Billet invité.
Les taux au jour le jour des banques centrales, parlons-en ! Cela n’a l’air de rien mais cela peut tout changer ! c’est tout du moins ce qu’il faudrait croire au lendemain de la décision de la BCE de baisser le principal d’entre eux, tandis qu’aux États-Unis il est préconisé de poursuivre une politique de taux proche de zéro pendant une longue période. Toutefois, ce n’est pas si simple à y regarder de plus près, et a plutôt l’air d’une dernière cartouche qui est tirée !
Les banques centrales n’ont pas d’autre ressource que de changer leur fusil d’épaule devant la menace de la déflation qui a pris le pas sur celle – qui avait atteint une dimension historique, avant d’être subjuguée – de l’inflation. Mario Draghi, le président de la BCE, prend acte que la désinflation va accompagner l’Europe, ce qui n’est pas une bonne nouvelle, omettant de préciser qu’elle vire à la déflation dans sa partie la plus malade, ce qui l’est encore moins. Mais l’on n’a rien sans rien dans ce monde-là : une telle politique maintenant très bas le coût de l’argent crée le danger de l’apparition de bulles financières. On le voit aux États-Unis, où la banque d’investissement Blackstone se lance dans la titrisation des loyers des maisons qu’elle a rachetées à bas prix aux banques qui les ont saisies, où Twitter voit son action grimper de 73% à son introduction (sans afficher le moindre bénéfice), et où le marché des actions continue de dépasser les prévisions les plus optimistes. En Europe, les autorités allemandes s’inquiètent de l’apparition d’une bulle immobilière dans leur pays favorisée par la baisse du taux de la BCE.

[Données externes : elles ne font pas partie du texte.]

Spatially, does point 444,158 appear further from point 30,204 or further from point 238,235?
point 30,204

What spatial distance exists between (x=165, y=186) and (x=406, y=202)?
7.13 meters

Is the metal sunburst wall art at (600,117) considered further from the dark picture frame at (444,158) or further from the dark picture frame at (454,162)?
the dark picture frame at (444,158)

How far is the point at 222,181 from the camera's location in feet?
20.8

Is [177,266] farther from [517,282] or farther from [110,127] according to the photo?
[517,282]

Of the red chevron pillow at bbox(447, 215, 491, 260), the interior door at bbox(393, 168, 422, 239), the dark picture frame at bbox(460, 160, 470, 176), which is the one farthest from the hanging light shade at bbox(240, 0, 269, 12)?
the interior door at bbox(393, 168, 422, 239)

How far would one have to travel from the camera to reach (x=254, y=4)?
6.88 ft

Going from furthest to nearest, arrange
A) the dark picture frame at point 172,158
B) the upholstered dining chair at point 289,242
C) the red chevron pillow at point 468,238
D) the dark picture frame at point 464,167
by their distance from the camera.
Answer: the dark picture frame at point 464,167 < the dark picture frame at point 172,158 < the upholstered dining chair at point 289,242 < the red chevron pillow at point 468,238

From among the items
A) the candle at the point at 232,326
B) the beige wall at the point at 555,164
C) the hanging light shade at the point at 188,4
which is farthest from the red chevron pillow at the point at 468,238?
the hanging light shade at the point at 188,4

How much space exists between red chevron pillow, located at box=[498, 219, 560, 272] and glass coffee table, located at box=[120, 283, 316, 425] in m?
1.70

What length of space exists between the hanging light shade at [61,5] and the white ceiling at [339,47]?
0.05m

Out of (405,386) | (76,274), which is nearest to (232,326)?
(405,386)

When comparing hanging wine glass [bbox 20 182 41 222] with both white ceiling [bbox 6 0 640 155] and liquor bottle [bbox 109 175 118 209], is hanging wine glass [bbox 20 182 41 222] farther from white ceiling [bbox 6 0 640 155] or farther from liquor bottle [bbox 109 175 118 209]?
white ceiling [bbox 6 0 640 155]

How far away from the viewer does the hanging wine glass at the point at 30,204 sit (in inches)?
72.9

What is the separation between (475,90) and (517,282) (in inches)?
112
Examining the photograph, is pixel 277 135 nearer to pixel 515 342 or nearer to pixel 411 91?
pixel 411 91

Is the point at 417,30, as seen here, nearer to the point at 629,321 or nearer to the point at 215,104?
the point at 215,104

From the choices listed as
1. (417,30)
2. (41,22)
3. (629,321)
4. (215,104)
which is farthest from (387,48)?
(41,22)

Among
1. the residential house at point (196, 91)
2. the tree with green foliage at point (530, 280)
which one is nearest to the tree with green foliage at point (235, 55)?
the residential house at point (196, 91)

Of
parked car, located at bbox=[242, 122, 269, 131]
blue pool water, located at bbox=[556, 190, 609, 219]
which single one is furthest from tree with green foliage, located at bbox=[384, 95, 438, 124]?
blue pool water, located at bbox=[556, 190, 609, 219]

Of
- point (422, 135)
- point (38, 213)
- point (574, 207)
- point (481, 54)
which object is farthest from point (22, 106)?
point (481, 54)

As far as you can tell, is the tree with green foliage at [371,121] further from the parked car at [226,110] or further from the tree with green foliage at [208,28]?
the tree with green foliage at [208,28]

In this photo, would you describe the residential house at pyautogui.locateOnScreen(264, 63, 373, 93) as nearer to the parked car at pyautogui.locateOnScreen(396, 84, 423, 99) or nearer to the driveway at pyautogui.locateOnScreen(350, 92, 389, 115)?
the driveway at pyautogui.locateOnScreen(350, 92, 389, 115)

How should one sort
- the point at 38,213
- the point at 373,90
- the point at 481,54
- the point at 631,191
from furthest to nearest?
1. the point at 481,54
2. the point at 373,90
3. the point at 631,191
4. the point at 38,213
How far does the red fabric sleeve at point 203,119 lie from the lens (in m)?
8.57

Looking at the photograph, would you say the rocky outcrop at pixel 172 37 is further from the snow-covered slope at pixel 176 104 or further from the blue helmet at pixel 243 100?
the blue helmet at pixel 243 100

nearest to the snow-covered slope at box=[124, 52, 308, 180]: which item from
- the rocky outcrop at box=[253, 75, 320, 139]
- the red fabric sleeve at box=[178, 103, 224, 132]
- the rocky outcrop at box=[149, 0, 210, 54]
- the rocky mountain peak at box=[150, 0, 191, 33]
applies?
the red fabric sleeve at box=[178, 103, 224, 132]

La BCE suivant désormais la politique de taux bas ou quasi nul de ses consœurs, la Fed en est à s’interroger sur son coup d’après, afin de freiner ses achats mensuels de 85 milliards de dollars de titres sans déclencher une hausse des taux que sa simple annonce avait immédiatement engagée, car la taille du bilan de la Fed ne peut pas indéfiniment augmenter. Afin d’explorer ces nouveaux territoires inconnus où les boussoles s’affolent, deux papiers vont être présentés à une conférence organisée par le FMI qui se tient cette semaine. En raison de ses incidences, une hausse des taux résultant d’un tel coup de frein doit être évitée, mais comment en convaincre les marchés ? Pour y aider, les papiers en question suggèrent de baisser à 5,5% le seuil du chômage en dessus duquel la Fed n’augmentera pas son taux, et d’annoncer tolérer un taux d’inflation atteignant 2,5%, les deux ayant peu de chance de se réaliser prochainement. C’est sans garantie de résultat, mais le Fed est à fonds de cale et n’a plus comme moyen à sa disposition que d’annoncer la poursuite de ce qu’elle a déjà entrepris.
Ne pas parvenir à contenir la hausse des taux sur le marché aurait des implications sur lesquelles les régulateurs se penchent ; en premier sur le gigantesque marché des repos de 4,5 milliers de milliards de dollars, ce lieu de prédilection du shadow banking où les établissements bancaires se refinancement à court terme. Après s’être intéressés aux risques créés par les fonds monétaires à valeur constante, l’une de ses composantes, c’est au tour des M-Reits d’être l’objet d’un examen. Jusque-là restés dans l’ombre et d’une taille bien plus modeste, les Mortgage Real Estate Investment Trust – qui ont connu leur essor quand les fonds monétaires se sont retirés par prudence du marché des titres immobiliers hypothécaires – financent leur activité à court terme sur ce même marché des repos. Une soudaine hausse des taux aurait des conséquences potentielles néfastes sur les fonds monétaires, comme sur les M-Reits, sans parler du coût accru de refinancement de la dette fédérale : elle amoindrirait une source de financement essentielle des banques et renchérirait son coût, et elle aboutirait à une remontée des taux immobiliers sur un marché toujours sinistré qui n’a pas besoin de cela. L’exposition des banques aux M-Reits est mal connue, encore un de ces dangers systémiques que l’on peine à cerner, et encore plus à éliminer.
Que les banques centrales, en dépit de tous leurs efforts, ne parviennent pas à relancer l’économie n’est plus vraiment une nouveauté. Mais que leurs tentatives de stabiliser le système financier rencontrent de telles difficultés et contradictions l’est par contre. Le loyer de l’argent renvoie à la dette, qu’il faut rétribuer. Mais lorsque le capital rencontre tant de difficultés à l’être, menacé par le défaut et soumis à une baisse des taux destinée à durer, cela dépasse la seule question de la dette publique à laquelle il est enjoint de s’arrêter et conduit à de nouvelles aventures. Le capitalisme financier est malade de la dette dont il fait d’ordinaire ses choux gras, et ce n’est pas une simple indigestion mais une véritable overdose.